▶ Problem
The lines to reproduce from the material below are those from the one containing "JOSERA DairySafe –" through the one containing "Eagles' Nest vineyards", both included; write them out exactly and add nothing.

▶ Records supplied
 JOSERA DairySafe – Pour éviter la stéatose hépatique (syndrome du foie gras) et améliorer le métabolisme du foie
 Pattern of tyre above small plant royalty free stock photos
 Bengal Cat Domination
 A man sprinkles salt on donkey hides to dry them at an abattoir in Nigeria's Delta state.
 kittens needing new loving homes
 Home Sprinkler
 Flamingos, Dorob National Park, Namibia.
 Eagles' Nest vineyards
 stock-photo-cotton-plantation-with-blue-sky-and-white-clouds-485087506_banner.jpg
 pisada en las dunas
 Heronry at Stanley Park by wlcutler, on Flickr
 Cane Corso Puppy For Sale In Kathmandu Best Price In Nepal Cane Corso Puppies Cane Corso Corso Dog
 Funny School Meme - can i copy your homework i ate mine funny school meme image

...

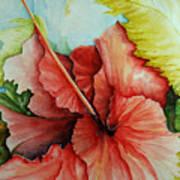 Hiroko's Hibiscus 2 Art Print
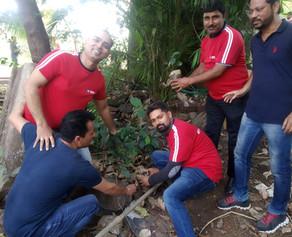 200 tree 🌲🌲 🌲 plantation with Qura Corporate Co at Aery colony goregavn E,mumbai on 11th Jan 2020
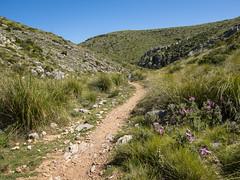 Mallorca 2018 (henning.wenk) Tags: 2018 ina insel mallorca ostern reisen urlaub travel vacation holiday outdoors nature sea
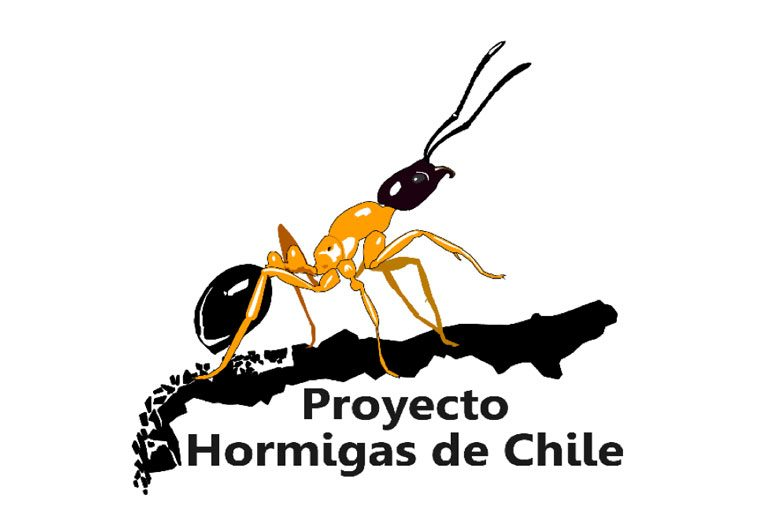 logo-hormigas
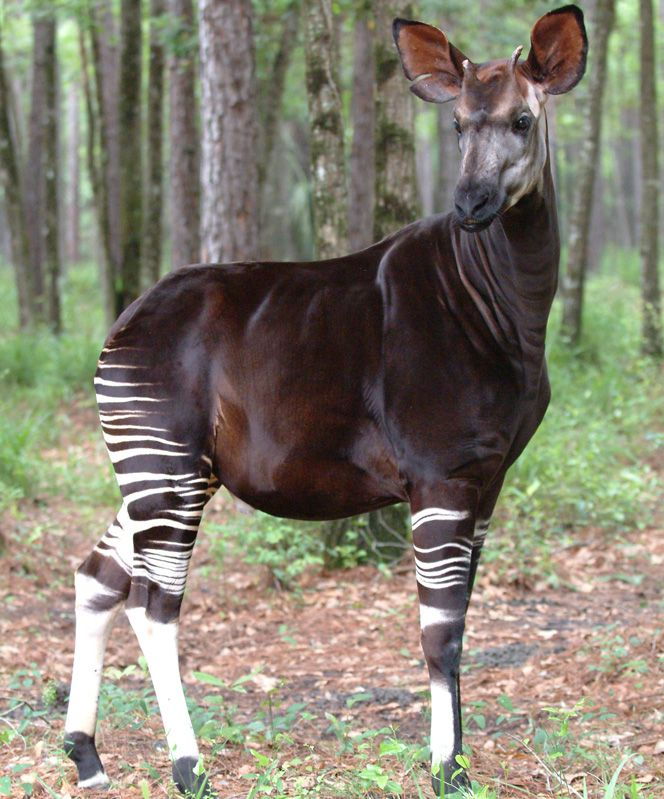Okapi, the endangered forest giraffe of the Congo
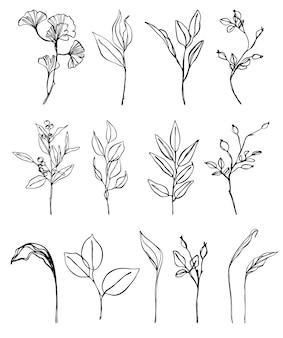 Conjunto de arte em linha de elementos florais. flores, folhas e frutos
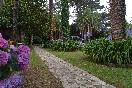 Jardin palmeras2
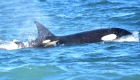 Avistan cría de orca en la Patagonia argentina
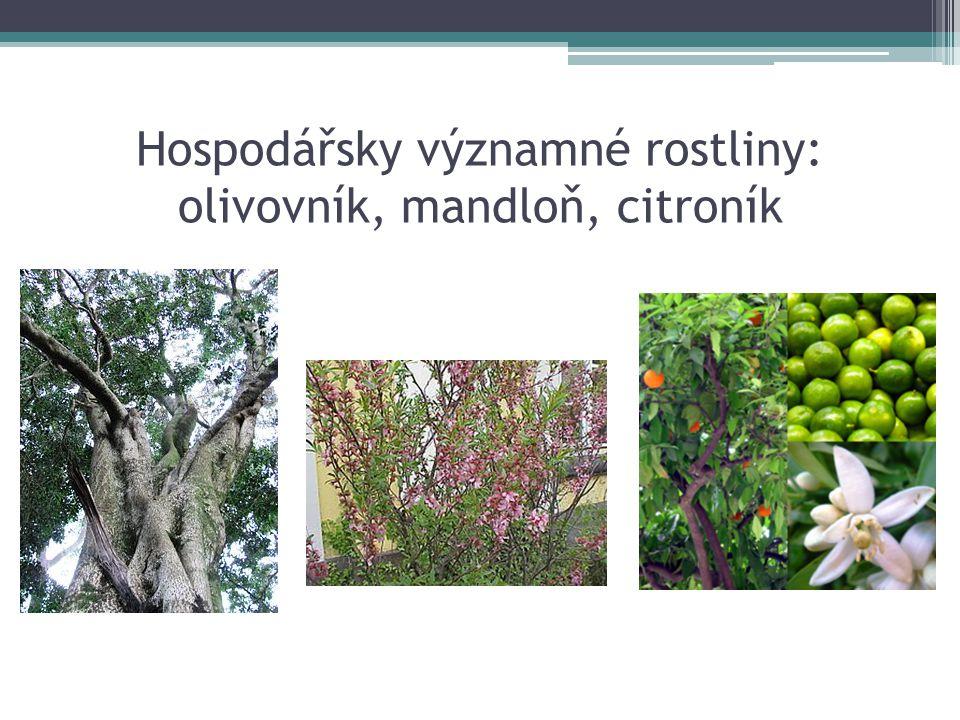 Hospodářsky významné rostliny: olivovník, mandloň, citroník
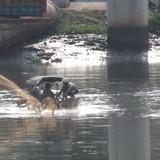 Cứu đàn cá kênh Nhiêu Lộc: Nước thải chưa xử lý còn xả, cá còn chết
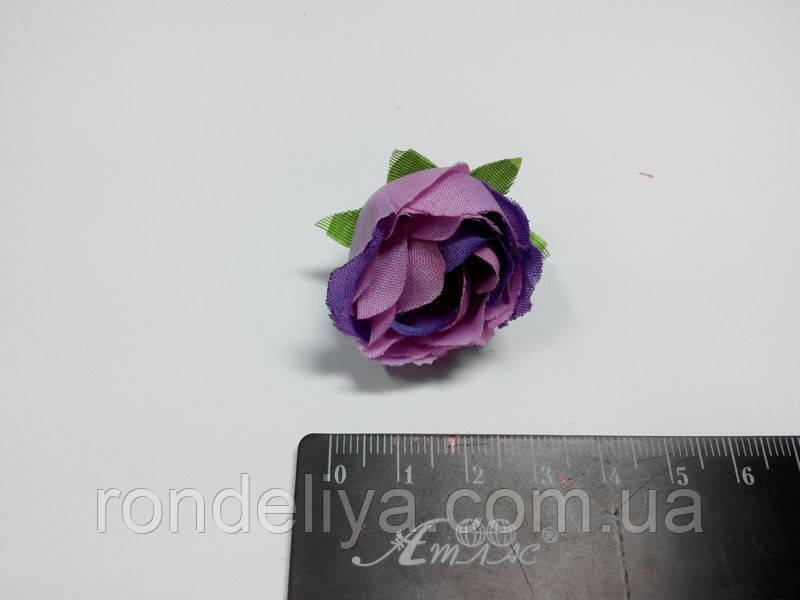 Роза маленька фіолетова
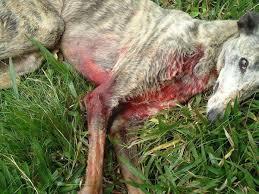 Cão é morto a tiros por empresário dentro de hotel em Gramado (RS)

▶ Result
 JOSERA DairySafe – Pour éviter la stéatose hépatique (syndrome du foie gras) et améliorer le métabolisme du foie
 Pattern of tyre above small plant royalty free stock photos
 Bengal Cat Domination
 A man sprinkles salt on donkey hides to dry them at an abattoir in Nigeria's Delta state.
 kittens needing new loving homes
 Home Sprinkler
 Flamingos, Dorob National Park, Namibia.
 Eagles' Nest vineyards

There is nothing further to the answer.